I found the three finger mitten warmer than the zip back glove. I had to put the heat pack against my skin to be effective in the glove, when I put it in the zip compartment my finger tips still got cold after awhile, not so with the 3-F mitten


----------



## Rich (Feb 6, 2013)

+1 for the Hestra 3 Finger Heli Mitt.  Much warmer than gloves and more dexterity than regular mitts.  Having your index finger and thumb free makes it really easy to hold your poles, adjust your goggles, work zippers, etc. They also have removable liners, so you can get them really dry overnight.


----------



## wa-loaf (Feb 6, 2013)

Going to be breaking mine out for AZ summit ... snowing, hopefully a foot plus and 10 degrees ...


----------



## bvibert (Feb 12, 2013)

wa-loaf said:


> Going to be breaking mine out for AZ summit ... snowing, hopefully a foot plus and 10 degrees ...



I saw you had them on, how did they work?


----------



## wa-loaf (Feb 12, 2013)

bvibert said:


> I saw you had them on, how did they work?

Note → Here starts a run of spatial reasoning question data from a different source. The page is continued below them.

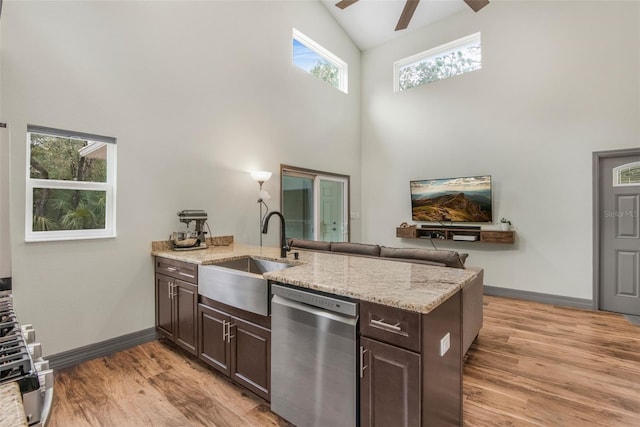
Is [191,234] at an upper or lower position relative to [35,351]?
upper

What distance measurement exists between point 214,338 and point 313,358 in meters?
1.09

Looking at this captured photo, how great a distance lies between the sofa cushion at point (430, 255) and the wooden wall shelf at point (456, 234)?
7.76ft

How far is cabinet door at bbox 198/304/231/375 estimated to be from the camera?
230 cm

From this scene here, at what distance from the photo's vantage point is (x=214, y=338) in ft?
7.92

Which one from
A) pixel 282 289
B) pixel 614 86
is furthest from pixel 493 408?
pixel 614 86

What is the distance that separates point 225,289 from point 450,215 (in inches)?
169

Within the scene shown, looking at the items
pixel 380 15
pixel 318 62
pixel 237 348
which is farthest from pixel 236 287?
pixel 380 15

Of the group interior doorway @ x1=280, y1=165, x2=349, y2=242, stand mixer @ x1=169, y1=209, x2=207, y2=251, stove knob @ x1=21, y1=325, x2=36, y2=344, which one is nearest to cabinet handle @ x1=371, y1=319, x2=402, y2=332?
stove knob @ x1=21, y1=325, x2=36, y2=344

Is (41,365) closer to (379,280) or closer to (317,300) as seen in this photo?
(317,300)

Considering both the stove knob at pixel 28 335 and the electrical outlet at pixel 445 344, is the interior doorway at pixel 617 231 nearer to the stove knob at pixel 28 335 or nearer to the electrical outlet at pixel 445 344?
the electrical outlet at pixel 445 344

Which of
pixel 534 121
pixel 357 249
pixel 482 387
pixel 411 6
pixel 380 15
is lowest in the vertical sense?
pixel 482 387

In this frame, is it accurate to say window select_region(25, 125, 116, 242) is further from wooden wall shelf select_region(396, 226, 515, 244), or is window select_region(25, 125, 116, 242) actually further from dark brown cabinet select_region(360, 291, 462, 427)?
wooden wall shelf select_region(396, 226, 515, 244)

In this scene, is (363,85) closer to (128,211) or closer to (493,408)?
(128,211)

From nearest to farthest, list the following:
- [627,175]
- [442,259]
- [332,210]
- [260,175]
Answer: [442,259], [627,175], [260,175], [332,210]
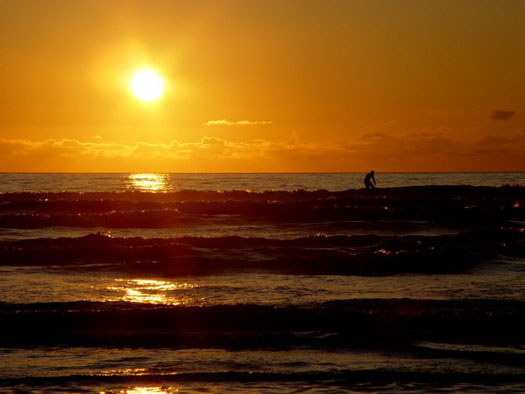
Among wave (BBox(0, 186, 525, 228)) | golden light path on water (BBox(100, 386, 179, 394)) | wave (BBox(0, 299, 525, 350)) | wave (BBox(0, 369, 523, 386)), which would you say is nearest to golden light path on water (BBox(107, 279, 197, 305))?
wave (BBox(0, 299, 525, 350))

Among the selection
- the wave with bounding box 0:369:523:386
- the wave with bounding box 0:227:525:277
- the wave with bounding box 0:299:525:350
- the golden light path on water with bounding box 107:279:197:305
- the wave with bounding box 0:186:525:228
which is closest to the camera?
the wave with bounding box 0:369:523:386

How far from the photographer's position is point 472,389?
10.3 m

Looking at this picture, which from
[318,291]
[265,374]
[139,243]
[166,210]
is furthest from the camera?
[166,210]

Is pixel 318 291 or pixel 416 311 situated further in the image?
pixel 318 291

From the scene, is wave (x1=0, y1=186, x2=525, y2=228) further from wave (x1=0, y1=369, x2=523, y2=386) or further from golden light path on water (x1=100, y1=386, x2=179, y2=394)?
golden light path on water (x1=100, y1=386, x2=179, y2=394)

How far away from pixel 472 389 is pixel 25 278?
1420cm

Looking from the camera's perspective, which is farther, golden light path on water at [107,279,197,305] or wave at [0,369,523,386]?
golden light path on water at [107,279,197,305]

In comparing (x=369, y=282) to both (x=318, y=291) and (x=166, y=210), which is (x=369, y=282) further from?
(x=166, y=210)

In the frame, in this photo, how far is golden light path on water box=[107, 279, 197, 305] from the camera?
17.3 metres

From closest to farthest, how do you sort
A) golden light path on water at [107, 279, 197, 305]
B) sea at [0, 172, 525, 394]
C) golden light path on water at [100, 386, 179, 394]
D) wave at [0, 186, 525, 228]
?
1. golden light path on water at [100, 386, 179, 394]
2. sea at [0, 172, 525, 394]
3. golden light path on water at [107, 279, 197, 305]
4. wave at [0, 186, 525, 228]

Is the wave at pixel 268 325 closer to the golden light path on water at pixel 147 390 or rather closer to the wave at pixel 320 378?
the wave at pixel 320 378

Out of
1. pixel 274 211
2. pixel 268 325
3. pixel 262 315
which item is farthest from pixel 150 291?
pixel 274 211

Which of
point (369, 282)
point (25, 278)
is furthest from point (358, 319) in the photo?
point (25, 278)

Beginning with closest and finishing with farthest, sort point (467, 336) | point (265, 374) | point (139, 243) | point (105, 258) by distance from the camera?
1. point (265, 374)
2. point (467, 336)
3. point (105, 258)
4. point (139, 243)
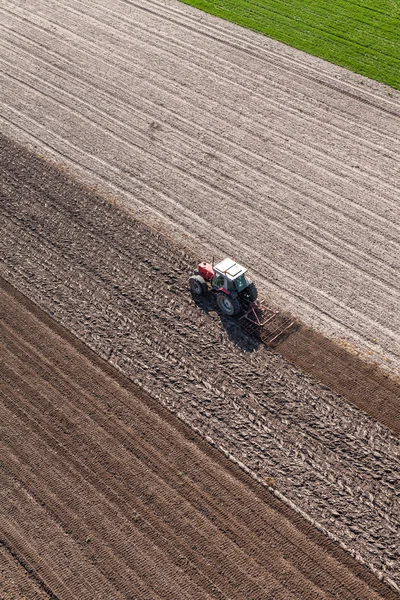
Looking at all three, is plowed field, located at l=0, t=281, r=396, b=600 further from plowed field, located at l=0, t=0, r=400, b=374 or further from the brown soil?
plowed field, located at l=0, t=0, r=400, b=374

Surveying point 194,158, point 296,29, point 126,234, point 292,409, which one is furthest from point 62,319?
point 296,29

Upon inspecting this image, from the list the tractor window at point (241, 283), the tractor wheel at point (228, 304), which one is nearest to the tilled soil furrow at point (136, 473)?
the tractor wheel at point (228, 304)

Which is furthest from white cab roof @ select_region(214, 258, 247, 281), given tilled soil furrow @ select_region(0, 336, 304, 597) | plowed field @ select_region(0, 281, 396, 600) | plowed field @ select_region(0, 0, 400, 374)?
tilled soil furrow @ select_region(0, 336, 304, 597)

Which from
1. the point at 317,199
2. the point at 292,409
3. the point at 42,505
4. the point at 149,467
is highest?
the point at 317,199

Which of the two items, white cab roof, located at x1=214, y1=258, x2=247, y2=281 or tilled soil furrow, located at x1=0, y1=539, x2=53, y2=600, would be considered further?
white cab roof, located at x1=214, y1=258, x2=247, y2=281

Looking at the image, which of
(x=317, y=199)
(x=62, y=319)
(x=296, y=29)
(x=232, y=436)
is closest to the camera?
(x=232, y=436)

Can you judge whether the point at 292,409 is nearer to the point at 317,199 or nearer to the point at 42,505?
the point at 42,505

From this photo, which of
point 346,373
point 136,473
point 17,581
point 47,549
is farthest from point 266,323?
point 17,581

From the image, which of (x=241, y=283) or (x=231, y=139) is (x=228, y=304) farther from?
(x=231, y=139)

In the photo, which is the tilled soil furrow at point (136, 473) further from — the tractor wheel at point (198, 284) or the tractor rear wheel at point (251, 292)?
the tractor rear wheel at point (251, 292)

They worked great especially after I threw some hand warmers in them on Saturday ... not a big fan of the wool liners on the Stoics. They either wanted to come out when I took my hand out or tried to bunch up when I put it back in.


----------



## DonnaWalken (Feb 15, 2013)

I always thought they were funny looking. maybe because they remind me of an "alien hand signal" from a very very old tv show. But yeah, the Hestra 3 finger mitt heli is a very good one.


----------



## bvibert (Feb 20, 2013)

wa-loaf said:


> They worked great especially after I threw some hand warmers in them on Saturday ... not a big fan of the wool liners on the Stoics. They either wanted to come out when I took my hand out or tried to bunch up when I put it back in.



Sounds like a deal breaker to me.  I need to be able to take my gloves on and off without worrying about the liner getting screwed up.

If you still needed to use hand warmers then I'll just stick with my regular gloves, which were just fine with hand warmers in the same conditions.


----------



## ScottySkis (Feb 20, 2013)

I like lobster for dinner.


----------



## D-2.5-GT (Feb 21, 2013)

I opted for the Black Diamond Mercury Mitt to replace some worn out gloves this year. I've been very happy with them. Super warm, dry, and comfy. 

I originally was looking at several 3 finger variants from different companies since I've always been a glove guy and thought this was a good compromise. However, I ended up trying the BD mitts on at a local REI and was hooked. The ones in store were the wrong size, but i could tell right away they fit my hands nicely and ordered the correct size. While these are traditional mitts, the liner is 3 finger inside.


----------



## wa-loaf (Feb 23, 2013)

bvibert said:


> If you still needed to use hand warmers then I'll just stick with my regular gloves, which were just fine with hand warmers in the same conditions.



Probably would have been fine without them, but the liner was kind of a pain. I'd look at other brands at any rate. I'm sure the Hestra's are top notch.


----------



## darent (Feb 27, 2013)

My OR 3 finger worked great at the summit, they have a liner that is a regular thin glove which is nice if you have to adjust somthing, easy to pull out and put back in the  mitt, also I used a heavier fleece liner glove and  they were even warmer than the stock set up!  real happy with the purchase


----------